The Reuters Institute Digital News Report, Pew Research's State of the News Media, and the Reuters Institute AI in Journalism Survey are cited thousands of times annually in academic papers, industry reports, and AI-generated answers. They achieve this not through expensive research alone but through consistent methodology, credible distribution, and structural choices that make them easy to cite.

The Methodology That Gets Cited

Cited reports have: a named, reproducible methodology (survey of N=X journalists in Y countries, conducted in Z date range); specific, comparative findings (not just "AI usage is growing" but "AI usage grew from 34% to 67% between 2024 and 2026 among newsrooms with 10+ employees"); consistent annual repetition (the same questions asked annually generate trend data that is 10x more cited than one-off surveys); and a data appendix available for download, allowing academic researchers to run their own analyses and cite the underlying data.

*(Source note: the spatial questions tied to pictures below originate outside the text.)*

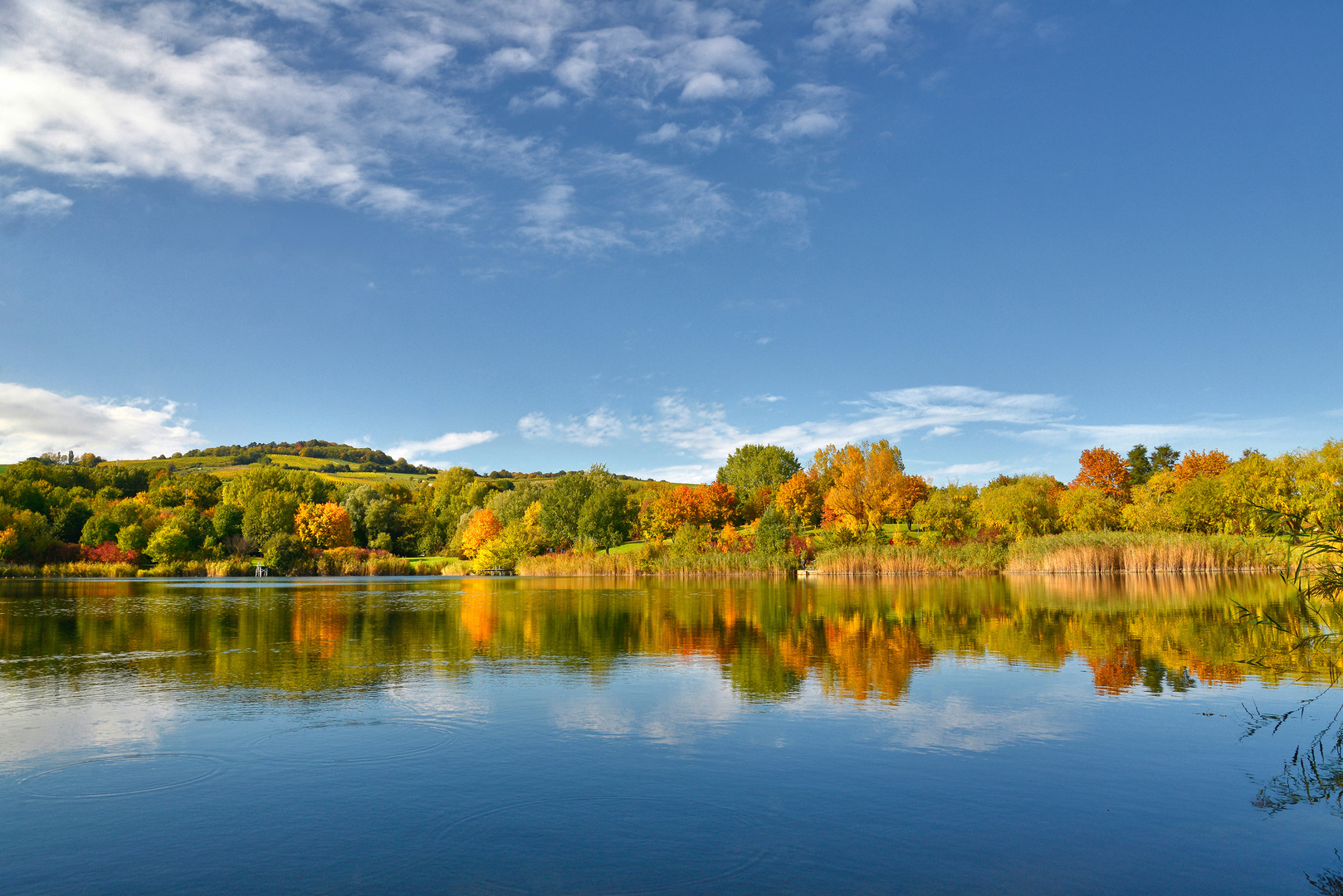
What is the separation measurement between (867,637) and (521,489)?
272 feet

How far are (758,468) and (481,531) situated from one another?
46.4 m

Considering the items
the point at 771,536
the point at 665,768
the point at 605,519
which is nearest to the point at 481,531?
the point at 605,519

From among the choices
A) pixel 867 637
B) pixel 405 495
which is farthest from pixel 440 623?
pixel 405 495

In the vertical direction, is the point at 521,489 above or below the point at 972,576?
above

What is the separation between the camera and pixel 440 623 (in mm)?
23703

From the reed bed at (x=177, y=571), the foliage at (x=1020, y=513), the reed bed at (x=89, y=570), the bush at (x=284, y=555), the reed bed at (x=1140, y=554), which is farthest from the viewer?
the bush at (x=284, y=555)

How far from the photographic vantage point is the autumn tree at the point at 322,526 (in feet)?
294

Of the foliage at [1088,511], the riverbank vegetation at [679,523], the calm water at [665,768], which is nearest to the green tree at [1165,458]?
the riverbank vegetation at [679,523]

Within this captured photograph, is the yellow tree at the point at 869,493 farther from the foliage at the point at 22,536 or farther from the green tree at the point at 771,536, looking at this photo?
the foliage at the point at 22,536

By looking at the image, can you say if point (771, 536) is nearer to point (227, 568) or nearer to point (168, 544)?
point (227, 568)

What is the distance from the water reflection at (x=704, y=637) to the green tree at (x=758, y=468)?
267 ft

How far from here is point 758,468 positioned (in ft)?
389

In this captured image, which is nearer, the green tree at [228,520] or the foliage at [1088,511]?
the foliage at [1088,511]

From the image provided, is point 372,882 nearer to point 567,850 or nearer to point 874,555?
point 567,850
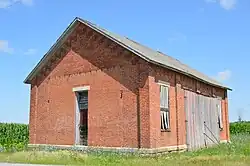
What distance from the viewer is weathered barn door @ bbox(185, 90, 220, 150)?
21761 mm

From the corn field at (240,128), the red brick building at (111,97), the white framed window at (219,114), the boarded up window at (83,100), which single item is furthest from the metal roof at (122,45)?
the corn field at (240,128)

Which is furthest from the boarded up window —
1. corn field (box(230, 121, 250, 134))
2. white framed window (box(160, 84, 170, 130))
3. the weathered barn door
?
corn field (box(230, 121, 250, 134))

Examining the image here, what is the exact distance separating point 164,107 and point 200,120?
5224 mm

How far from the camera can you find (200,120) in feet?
76.8

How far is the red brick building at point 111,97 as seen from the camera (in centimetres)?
1808

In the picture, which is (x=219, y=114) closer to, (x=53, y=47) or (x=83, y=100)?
(x=83, y=100)

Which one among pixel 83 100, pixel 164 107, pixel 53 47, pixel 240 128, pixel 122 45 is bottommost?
pixel 240 128

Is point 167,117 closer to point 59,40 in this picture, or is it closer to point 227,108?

Distribution for Academic Citation

Academic citation depends on academics finding your report before writing their papers. Key distribution channels: SSRN and ResearchGate (pre-print servers) for pre-publication reach; direct outreach to 50 academics who publish on related topics; press release to journalism academic journals (Journalism, Journalism Practice, Digital Journalism); submission to Altmetric's tracking system; and co-authorship with a university researcher, which makes the report indexable in Google Scholar.